**Task details**
Give the lines again exactly as they appear, beginning at the one with "this 1345×896 image." and ending at the last line of the records.

(Dataset records)
--------------------------------------------------

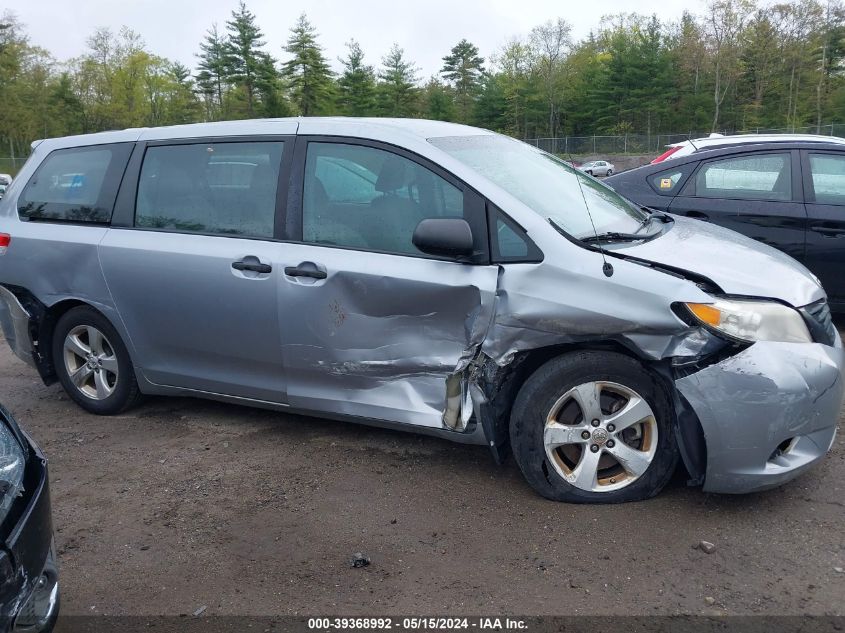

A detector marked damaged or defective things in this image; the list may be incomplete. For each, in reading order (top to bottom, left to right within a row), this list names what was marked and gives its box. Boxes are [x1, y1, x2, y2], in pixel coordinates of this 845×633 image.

damaged silver minivan [1, 118, 844, 502]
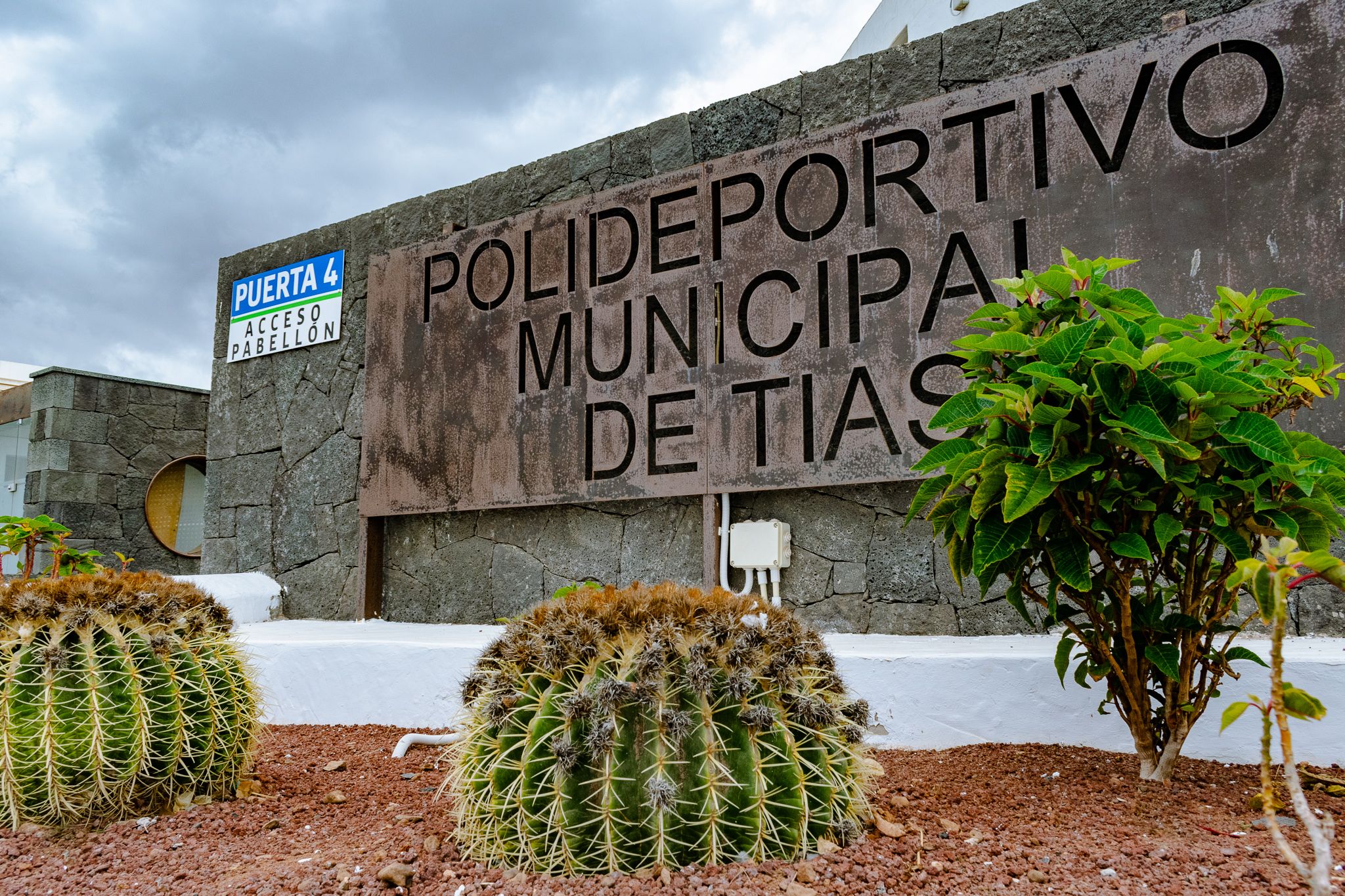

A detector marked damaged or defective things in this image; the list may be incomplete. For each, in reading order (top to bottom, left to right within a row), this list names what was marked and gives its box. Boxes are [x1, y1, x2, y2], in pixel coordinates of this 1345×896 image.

rusty metal sign panel [357, 0, 1345, 518]
rust stain on metal [357, 0, 1345, 518]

--------------------------------------------------

**Exercise response**
A detector marked damaged or defective things in this image; the list may be incomplete. For each, in reading order (top to bottom, left to right within a row), this list names what was marked and gives its box. Boxes are [x1, y1, x2, y2], in pixel coordinates of this 1345×896 image.

rusty metal sign panel [357, 0, 1345, 518]
rust stain on metal [357, 0, 1345, 518]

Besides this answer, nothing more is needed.